* Document text *

=======

Sunday, September 7, 2008

I'm struggling...

with the amount of TTC info that I want to put into this blog. I am torn between feeling the need to get it out there, and the need to keep it all in for fear of too many questions, or worse... failure.

To those of you that have blogged about the good, the bad, and the ugly of TTC... has it made you a happier person, or do you wish that you could take some of your thoughts back?

I want people to understand me, and the reasons for my actions and REactions to things. I want people to know that I am not embarrassed that I am dealing with IF, but on the other hand, I don't want anyone to feel sorry for me, or to start with the "God's Plan" mumbo jumbo.

Also, if I do manage to get the BFP... will I feel the need to make my blog be ALL about that? I really don't know. Maybe I'm weird for thinking about this so much, but I have to wonder, how easily is it to transition from one place in your life to another VERY different one? How do you go from wanting, wishing, waiting... to having it all?

3 comments:

KarenMM said...

Sometimes it is good to just put it out there to help keep your thoughts and plans in order. Other times it is so that you don't have to keep repeating yourself over and over.

Personally, I don't put it all out there, but we're in different places in our journey. You need to do what you think is right for you.

=======

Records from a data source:
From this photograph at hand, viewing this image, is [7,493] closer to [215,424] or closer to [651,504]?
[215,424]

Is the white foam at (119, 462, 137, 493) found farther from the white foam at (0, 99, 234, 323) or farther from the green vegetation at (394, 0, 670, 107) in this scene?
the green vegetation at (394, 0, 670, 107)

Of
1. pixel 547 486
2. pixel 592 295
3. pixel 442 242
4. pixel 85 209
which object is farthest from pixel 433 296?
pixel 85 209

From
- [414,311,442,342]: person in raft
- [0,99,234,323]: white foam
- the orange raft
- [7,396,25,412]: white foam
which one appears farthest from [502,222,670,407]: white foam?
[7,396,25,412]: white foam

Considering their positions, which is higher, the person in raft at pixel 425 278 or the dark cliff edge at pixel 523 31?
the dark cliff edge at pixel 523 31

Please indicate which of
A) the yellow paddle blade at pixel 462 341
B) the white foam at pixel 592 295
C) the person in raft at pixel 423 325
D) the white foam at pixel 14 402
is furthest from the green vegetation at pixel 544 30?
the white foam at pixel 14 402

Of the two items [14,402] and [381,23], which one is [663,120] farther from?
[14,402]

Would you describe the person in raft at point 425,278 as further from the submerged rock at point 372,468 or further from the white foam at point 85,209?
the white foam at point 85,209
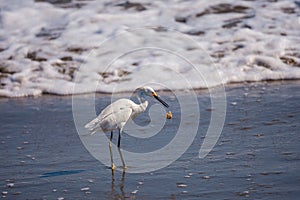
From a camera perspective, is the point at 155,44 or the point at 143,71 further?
the point at 155,44

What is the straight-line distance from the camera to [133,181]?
17.5ft

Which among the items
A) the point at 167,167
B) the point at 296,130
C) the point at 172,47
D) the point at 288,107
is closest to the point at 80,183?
the point at 167,167

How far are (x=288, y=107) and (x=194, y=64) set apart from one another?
269 centimetres

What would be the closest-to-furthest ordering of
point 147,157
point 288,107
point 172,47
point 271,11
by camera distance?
point 147,157 → point 288,107 → point 172,47 → point 271,11

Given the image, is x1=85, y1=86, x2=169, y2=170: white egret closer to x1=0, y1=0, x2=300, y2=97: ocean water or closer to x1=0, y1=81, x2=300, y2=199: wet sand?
x1=0, y1=81, x2=300, y2=199: wet sand

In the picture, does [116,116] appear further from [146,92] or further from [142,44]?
[142,44]

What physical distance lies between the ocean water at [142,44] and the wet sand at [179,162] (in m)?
1.44

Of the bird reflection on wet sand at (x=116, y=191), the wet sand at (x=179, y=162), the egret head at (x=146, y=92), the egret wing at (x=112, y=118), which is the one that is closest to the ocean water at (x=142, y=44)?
the wet sand at (x=179, y=162)

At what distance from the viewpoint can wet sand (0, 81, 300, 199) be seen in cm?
499

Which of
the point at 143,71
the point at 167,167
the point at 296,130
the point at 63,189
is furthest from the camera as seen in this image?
the point at 143,71

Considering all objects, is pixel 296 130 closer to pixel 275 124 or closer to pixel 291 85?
pixel 275 124

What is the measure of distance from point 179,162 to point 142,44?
510 centimetres

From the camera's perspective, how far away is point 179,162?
229 inches

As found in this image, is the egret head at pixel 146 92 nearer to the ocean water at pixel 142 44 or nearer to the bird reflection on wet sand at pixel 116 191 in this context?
the bird reflection on wet sand at pixel 116 191
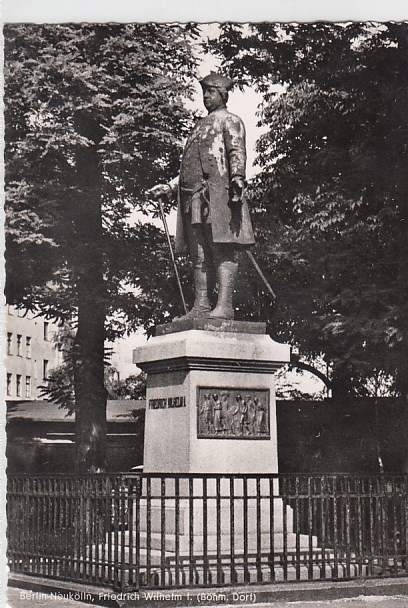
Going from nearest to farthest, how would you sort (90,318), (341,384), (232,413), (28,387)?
(232,413)
(90,318)
(341,384)
(28,387)

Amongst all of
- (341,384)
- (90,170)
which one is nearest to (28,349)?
(90,170)

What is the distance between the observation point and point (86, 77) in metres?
21.0

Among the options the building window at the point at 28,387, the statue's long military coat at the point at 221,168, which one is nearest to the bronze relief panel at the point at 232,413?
the statue's long military coat at the point at 221,168

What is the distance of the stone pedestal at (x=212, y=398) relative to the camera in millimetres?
10625

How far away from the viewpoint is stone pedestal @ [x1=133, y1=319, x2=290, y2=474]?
418 inches

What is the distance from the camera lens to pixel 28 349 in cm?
2688

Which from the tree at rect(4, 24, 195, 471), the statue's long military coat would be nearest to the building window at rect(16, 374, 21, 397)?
the tree at rect(4, 24, 195, 471)

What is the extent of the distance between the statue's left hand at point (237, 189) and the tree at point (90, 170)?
987cm

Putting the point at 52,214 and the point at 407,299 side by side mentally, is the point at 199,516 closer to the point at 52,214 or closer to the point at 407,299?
the point at 407,299

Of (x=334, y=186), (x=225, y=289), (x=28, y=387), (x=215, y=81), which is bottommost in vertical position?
(x=225, y=289)

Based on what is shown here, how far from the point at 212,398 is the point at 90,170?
39.6 ft

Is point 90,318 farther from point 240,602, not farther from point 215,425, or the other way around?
point 240,602

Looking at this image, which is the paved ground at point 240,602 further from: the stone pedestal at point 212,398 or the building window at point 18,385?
the building window at point 18,385

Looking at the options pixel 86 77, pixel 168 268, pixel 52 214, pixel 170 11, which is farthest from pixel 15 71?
pixel 170 11
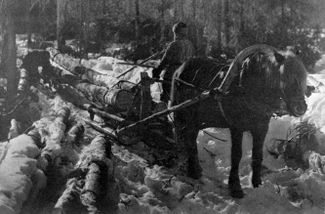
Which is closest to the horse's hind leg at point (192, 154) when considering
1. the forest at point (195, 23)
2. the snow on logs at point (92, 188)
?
the snow on logs at point (92, 188)

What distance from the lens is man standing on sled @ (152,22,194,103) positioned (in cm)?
707

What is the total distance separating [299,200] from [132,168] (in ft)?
8.29

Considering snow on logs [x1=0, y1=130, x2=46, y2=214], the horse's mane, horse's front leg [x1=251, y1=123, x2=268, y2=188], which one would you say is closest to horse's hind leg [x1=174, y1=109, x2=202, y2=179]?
horse's front leg [x1=251, y1=123, x2=268, y2=188]

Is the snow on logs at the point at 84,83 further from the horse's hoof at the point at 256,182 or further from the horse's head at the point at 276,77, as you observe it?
the horse's head at the point at 276,77

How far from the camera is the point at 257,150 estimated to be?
245 inches

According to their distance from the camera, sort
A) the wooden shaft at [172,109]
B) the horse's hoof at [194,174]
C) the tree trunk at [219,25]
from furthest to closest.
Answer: the tree trunk at [219,25], the horse's hoof at [194,174], the wooden shaft at [172,109]

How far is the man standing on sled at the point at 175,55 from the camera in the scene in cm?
707

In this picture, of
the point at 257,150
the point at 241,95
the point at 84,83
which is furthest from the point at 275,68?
the point at 84,83

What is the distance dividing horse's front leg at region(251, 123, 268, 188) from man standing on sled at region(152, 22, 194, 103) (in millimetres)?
1775

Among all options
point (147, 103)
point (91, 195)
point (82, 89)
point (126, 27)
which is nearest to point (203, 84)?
point (147, 103)

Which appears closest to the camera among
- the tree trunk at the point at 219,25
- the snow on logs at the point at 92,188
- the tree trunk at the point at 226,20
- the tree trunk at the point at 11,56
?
the snow on logs at the point at 92,188

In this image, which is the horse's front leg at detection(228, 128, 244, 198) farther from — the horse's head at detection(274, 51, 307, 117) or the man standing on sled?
the man standing on sled

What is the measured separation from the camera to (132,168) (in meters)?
6.68

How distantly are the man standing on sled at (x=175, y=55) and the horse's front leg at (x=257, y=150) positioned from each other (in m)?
1.77
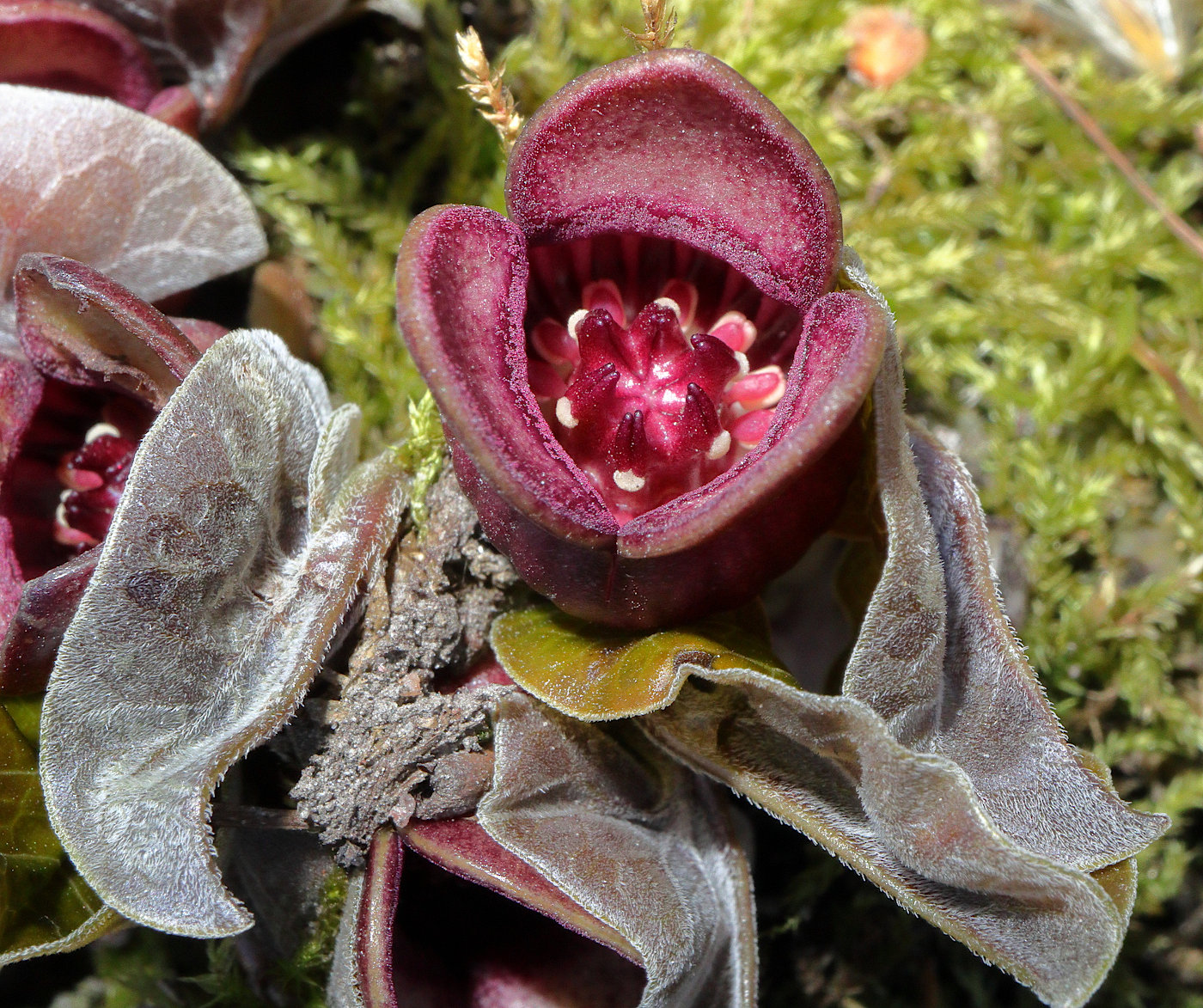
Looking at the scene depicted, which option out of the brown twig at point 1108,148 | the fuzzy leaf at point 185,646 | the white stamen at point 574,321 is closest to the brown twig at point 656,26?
the white stamen at point 574,321

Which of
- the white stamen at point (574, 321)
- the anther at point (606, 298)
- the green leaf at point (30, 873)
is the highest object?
the anther at point (606, 298)

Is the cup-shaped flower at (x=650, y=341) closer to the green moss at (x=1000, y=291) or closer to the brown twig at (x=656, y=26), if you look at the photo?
the brown twig at (x=656, y=26)

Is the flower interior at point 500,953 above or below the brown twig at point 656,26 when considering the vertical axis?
below

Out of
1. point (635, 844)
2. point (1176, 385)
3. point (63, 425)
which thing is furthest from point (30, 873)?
point (1176, 385)

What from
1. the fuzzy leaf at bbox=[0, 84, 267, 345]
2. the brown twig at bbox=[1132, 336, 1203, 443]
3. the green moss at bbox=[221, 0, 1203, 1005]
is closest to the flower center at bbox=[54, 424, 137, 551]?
the fuzzy leaf at bbox=[0, 84, 267, 345]

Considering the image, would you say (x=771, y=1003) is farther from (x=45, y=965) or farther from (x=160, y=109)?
(x=160, y=109)

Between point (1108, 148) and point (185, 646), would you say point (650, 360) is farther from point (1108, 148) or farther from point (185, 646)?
point (1108, 148)

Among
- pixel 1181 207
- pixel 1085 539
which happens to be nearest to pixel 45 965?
pixel 1085 539
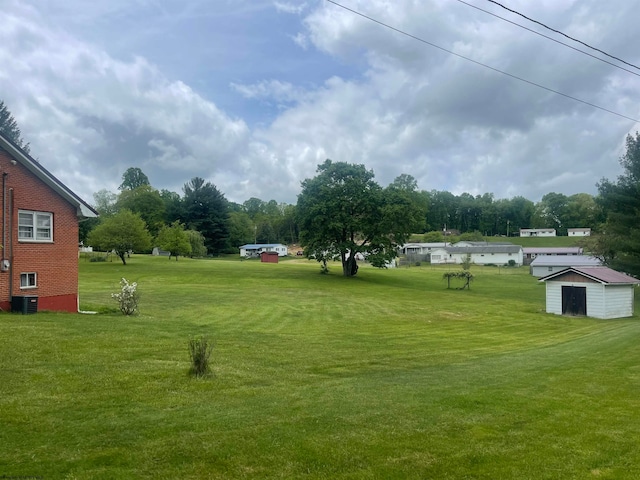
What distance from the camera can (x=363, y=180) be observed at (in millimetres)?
56812

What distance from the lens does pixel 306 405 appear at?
7.59 meters

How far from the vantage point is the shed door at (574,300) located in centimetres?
3469

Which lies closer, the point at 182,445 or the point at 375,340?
the point at 182,445

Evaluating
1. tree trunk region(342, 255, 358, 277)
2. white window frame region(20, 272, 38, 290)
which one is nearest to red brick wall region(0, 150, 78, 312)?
white window frame region(20, 272, 38, 290)

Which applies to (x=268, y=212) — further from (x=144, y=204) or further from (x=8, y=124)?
(x=8, y=124)

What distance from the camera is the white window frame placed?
1880cm

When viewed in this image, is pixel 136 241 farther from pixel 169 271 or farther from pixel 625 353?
pixel 625 353

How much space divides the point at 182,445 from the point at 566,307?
35.5 meters

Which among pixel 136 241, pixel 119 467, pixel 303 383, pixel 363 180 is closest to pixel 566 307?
pixel 363 180

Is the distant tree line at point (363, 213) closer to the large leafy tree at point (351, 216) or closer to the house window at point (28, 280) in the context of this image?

=======

* What this task involves *
Please answer from the blog post: besides not wanting anyone to feel sorry for the writer, what does the writer not want people to start with?

* Answer *
The "God's Plan" mumbo jumbo.